- Extrait du texte -
● ● ● ●
Pierre LAPOSTOLLE (41)

Pierre Lapostolle (41) (1922–2004)

Dossier : ExpressionsMagazine N°606 Juin/Juillet 2005Par : Jean Le MÉZEC (50)

Pierre Lapos­tolle, ingénieur général des télé­com­mu­ni­ca­tions hon­o­raire, nous a quit­tés same­di 5 juin 2004, dans sa 83e année, après une bril­lante car­rière con­sacrée à la recherche dans le domaine des télé­com­mu­ni­ca­tions et dans celui de la physique des par­tic­ules. Ancien élève de l’É­cole poly­tech­nique (41), puis de l’É­cole nationale supérieure des télé­com­mu­ni­ca­tions, il est affec­té en 1945 au lab­o­ra­toire ” Tubes et Hyper­fréquences ” du Cen­tre nation­al d’é­tudes des télé­com­mu­ni­ca­tions, cen­tre inter­min­istériel de recherche, de créa­tion récente.
● ● ● ●
- Consigne A -
Recopiez le passage de la notice sur Pierre Lapostolle, de « Pierre Lapos­tolle, ingénieur » à « de créa­tion récente. ».
- Consigne B -
Présentez sous forme de liste les faits principaux du paragraphe de la notice sur Pierre Lapostolle qui commence par « Pierre Lapostolle, ingénieur général ».
- Consigne C -
Dans la notice sur Pierre Lapostolle, relevez toutes les écoles, tous les centres et tous les laboratoires nommés dans le paragraphe qui commence par « Pierre Lapostolle, ingénieur général ».
● ● ● ●
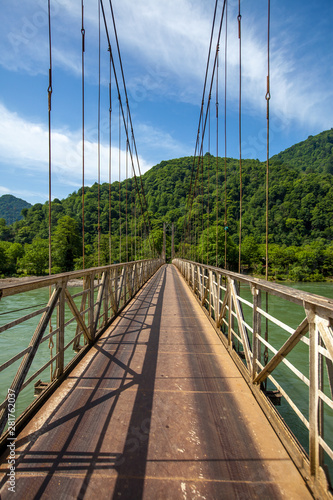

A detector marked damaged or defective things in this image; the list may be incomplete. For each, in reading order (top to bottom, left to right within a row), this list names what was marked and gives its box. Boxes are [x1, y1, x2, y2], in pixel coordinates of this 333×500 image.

rusty metal railing [0, 260, 162, 436]
rusty metal railing [174, 260, 332, 498]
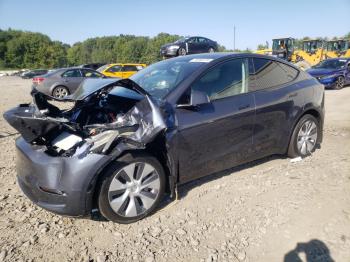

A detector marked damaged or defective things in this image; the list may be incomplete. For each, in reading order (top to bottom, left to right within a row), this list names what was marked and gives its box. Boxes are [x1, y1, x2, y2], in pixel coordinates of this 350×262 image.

damaged tesla model y [3, 53, 326, 223]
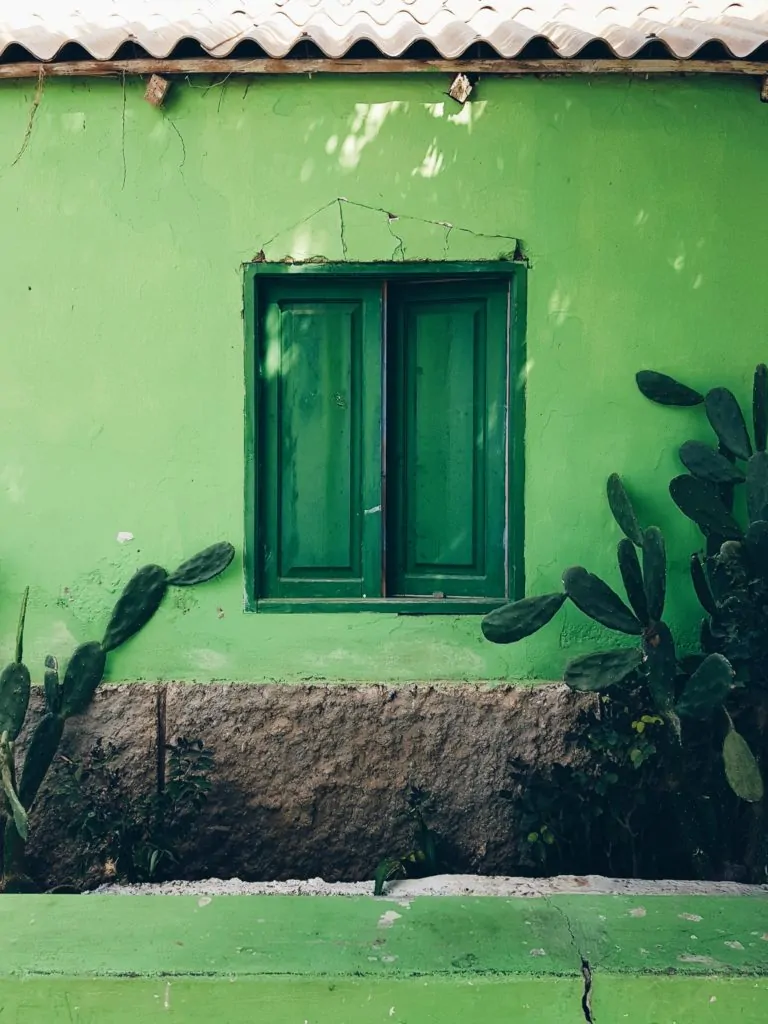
● ● ● ●
- Réponse A -
Pierre Lapos­tolle, ingénieur général des télé­com­mu­ni­ca­tions hon­o­raire, nous a quit­tés same­di 5 juin 2004, dans sa 83e année, après une bril­lante car­rière con­sacrée à la recherche dans le domaine des télé­com­mu­ni­ca­tions et dans celui de la physique des par­tic­ules. Ancien élève de l’É­cole poly­tech­nique (41), puis de l’É­cole nationale supérieure des télé­com­mu­ni­ca­tions, il est affec­té en 1945 au lab­o­ra­toire ” Tubes et Hyper­fréquences ” du Cen­tre nation­al d’é­tudes des télé­com­mu­ni­ca­tions, cen­tre inter­min­istériel de recherche, de créa­tion récente.

- Réponse B -
- Ingénieur général des télécommunications honoraire, décédé le samedi 5 juin 2004, dans sa 83e année.
- Brillante carrière consacrée à la recherche dans les télécommunications et en physique des particules.
- Ancien élève de l'École polytechnique (41), puis de l'École nationale supérieure des télécommunications.
- Affecté en 1945 au laboratoire « Tubes et Hyperfréquences » du Centre national d'études des télécommunications, centre interministériel de recherche de création récente.

- Réponse C -
- École polytechnique
- École nationale supérieure des télécommunications
- Laboratoire « Tubes et Hyperfréquences »
- Centre national d'études des télécommunications